Text segment start

# 180s and 360s help please!



## Devilbird (Oct 29, 2013)

Hey all looking for advice on how to do 180s and 360s as I'm getting serious about improving my riding this year and specifically want to learn some tricks as it's the area I'm most lacking.

My biggest issue with them when I've tried is not getting full rotation and often landing with the edge of my board down the slope which leads to falling. Also if I want to do it off natural features while going down the slope rather than in the park I'm having trouble getting the pop required. Am I supposed to flatten out at the last second before I jump or do I pop off an edge? If the latter how so because it feels awkward when I've tried it off my heel edge and I don't get nearly as much air.

Also any other tricks you suggest learning? (I've got board slides and basic grabs down decently well at this point.)


----------



## 24WERD (May 9, 2012)

Serious question: Do you know how to carve and link turns?

Goto Youtube and look at snowboardaddiciton or google it.

There is also a discount link somewhere around here up top.


----------



## 24WERD (May 9, 2012)

oh and also try How To Snowboard Videos, Tips & Snowboard Lessons - Snomie.com by our own Jed on here

and Free Learn to Snowboard Videos | SnowProfessor

They all have youtube channels as well.

Lots of free stuff out there.


----------



## ryannorthcott (Dec 17, 2010)

Well you'll want 180s both ways down before you attempt 3s. Starting with frontside 180s you'll want to pop off your toe edge, with a slight prewind as you approach the jump. Pop straight up off your toes and release the small windup, then stomp on your toe edge to ride away. Backside are a bit more tricky as you have to commit to landing blindly and make sure you come all the way around and continue down the mountain. If you are comfortable switch then backside 180s will be more natural to land. I'd master those before attempting the elusive 360


----------



## Casual (Feb 9, 2011)

There's a lot of good tutorials out there, nobody could explain it all typing in a forum. Go watch YouTube, snowboard addiction and a few others just look up the trick by name. 

You won't get as much pop heel side unless you have a super good ollie, that comes in time, for now it's going to be hard to pop off your heels because that's not how your body is built. Your built to jump off your toes.

Anyways look up the tutorials on YouTube, seeing it is much better than reading.


----------



## Devilbird (Oct 29, 2013)

24WERD said:


> Serious question: Do you know how to carve and link turns?
> 
> Goto Youtube and look at snowboardaddiciton or google it.
> 
> There is also a discount link somewhere around here up top.


 To answer the question yes. I would consider myself on the low end of advance or maybe high intermediate in terms of general riding (down runs or in bowls) but on the park side I'm at the beginner level since I've never had the opportunity to just work on it on a consistent basis until now.

Text segment end
Data records start

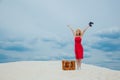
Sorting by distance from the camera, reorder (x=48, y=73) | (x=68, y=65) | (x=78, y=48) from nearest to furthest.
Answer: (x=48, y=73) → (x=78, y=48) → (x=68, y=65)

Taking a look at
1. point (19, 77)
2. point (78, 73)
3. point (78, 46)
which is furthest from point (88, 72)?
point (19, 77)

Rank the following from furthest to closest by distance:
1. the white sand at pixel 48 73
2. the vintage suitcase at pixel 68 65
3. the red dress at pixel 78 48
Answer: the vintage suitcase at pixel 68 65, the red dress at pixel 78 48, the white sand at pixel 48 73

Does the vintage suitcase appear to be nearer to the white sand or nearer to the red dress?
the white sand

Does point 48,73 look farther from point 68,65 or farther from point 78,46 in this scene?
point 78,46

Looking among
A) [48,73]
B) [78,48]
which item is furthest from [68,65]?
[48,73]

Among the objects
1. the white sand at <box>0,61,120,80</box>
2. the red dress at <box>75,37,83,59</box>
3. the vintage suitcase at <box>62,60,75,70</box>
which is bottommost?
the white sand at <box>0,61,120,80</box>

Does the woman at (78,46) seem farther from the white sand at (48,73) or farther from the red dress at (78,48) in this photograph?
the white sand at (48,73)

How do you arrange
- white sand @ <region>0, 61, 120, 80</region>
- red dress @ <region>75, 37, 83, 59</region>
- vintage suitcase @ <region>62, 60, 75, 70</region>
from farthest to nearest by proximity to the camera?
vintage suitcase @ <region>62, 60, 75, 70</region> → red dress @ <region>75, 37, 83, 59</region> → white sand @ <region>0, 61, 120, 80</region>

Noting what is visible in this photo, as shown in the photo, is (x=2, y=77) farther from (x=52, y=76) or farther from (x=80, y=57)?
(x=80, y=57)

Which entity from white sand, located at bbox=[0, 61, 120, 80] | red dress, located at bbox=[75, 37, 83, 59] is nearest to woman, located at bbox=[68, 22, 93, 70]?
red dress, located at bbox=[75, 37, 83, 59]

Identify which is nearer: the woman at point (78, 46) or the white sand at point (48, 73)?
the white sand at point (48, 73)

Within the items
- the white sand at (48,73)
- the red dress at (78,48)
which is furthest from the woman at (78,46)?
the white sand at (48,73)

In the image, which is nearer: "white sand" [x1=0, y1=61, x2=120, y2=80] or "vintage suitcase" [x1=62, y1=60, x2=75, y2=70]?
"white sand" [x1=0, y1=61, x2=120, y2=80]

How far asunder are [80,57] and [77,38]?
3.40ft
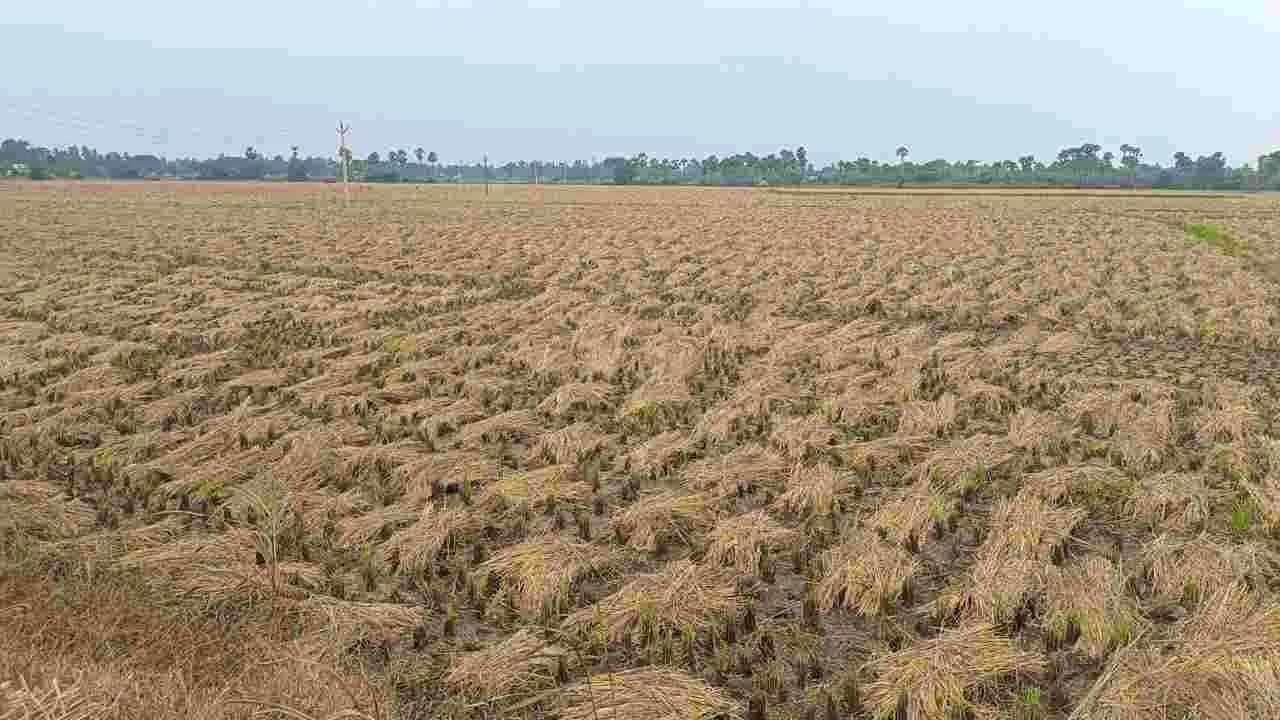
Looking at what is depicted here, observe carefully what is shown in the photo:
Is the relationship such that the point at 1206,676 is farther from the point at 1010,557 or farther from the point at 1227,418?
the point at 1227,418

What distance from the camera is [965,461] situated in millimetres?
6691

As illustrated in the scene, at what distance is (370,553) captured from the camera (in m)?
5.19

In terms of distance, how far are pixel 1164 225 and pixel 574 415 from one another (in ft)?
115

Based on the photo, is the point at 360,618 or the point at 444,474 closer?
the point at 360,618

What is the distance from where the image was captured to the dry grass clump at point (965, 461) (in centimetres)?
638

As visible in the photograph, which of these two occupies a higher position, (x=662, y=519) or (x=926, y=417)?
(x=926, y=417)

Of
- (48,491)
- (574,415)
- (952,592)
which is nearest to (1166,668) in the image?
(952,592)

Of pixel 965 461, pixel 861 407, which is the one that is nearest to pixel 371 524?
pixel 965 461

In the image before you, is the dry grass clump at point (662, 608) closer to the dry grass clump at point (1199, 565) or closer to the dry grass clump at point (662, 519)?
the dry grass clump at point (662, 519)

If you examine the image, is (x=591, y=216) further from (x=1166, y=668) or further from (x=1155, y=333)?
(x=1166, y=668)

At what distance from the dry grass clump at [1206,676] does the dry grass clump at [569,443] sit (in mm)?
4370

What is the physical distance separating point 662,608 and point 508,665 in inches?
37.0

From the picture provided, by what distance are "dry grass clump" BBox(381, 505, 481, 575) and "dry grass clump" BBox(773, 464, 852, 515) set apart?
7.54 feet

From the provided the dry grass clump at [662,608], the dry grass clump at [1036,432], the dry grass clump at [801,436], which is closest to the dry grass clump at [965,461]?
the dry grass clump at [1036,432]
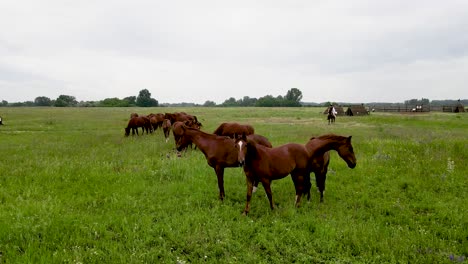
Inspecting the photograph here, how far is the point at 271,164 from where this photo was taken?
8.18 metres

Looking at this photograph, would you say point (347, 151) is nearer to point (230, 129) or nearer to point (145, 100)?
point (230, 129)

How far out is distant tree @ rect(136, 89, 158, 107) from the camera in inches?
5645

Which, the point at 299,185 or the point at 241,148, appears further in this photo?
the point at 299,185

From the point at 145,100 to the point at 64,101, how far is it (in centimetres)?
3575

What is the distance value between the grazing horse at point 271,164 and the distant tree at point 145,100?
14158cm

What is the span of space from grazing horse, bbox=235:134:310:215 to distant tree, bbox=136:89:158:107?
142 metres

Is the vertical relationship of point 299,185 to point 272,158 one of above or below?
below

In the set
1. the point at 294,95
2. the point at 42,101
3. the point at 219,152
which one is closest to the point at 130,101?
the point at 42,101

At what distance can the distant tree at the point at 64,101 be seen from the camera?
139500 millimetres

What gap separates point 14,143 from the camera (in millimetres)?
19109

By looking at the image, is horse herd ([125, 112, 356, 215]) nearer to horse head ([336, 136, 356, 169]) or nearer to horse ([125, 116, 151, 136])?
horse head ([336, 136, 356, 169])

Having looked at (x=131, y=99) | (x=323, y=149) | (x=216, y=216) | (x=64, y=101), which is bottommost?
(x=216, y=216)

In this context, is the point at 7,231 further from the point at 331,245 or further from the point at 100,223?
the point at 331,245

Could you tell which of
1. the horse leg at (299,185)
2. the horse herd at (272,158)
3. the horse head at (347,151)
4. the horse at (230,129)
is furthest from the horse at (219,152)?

Data records end

■ **Stated problem 1**
Decide whether each statement agrees with the snowboarding thread: (a) Devilbird already has board slides and basic grabs down fairly well; (b) ryannorthcott says to pop off the heel edge for frontside 180s; (c) Casual says popping off the heels is hard because the body is built to jump off the toes. Answer yes or no for each and quote the deciding words.
■ **Stated problem 2**
Rewrite the snowboarding thread from "and Free Learn" up to and including "(Dec 17, 2010)", replacing "channels" with "accounts".
Base your answers on the snowboarding thread alone.

■ **Task answer 1**
(a) Yes: "I've got board slides and basic grabs down decently well at this point."
(b) No: "Starting with frontside 180s you'll want to pop off your toe edge"
(c) Yes: "it's going to be hard to pop off your heels because that's not how your body is built. Your built to jump off your toes."

■ **Task answer 2**
and Free Learn to Snowboard Videos | SnowProfessor

They all have youtube accounts as well.

Lots of free stuff out there.


----------



## ryannorthcott (Dec 17, 2010)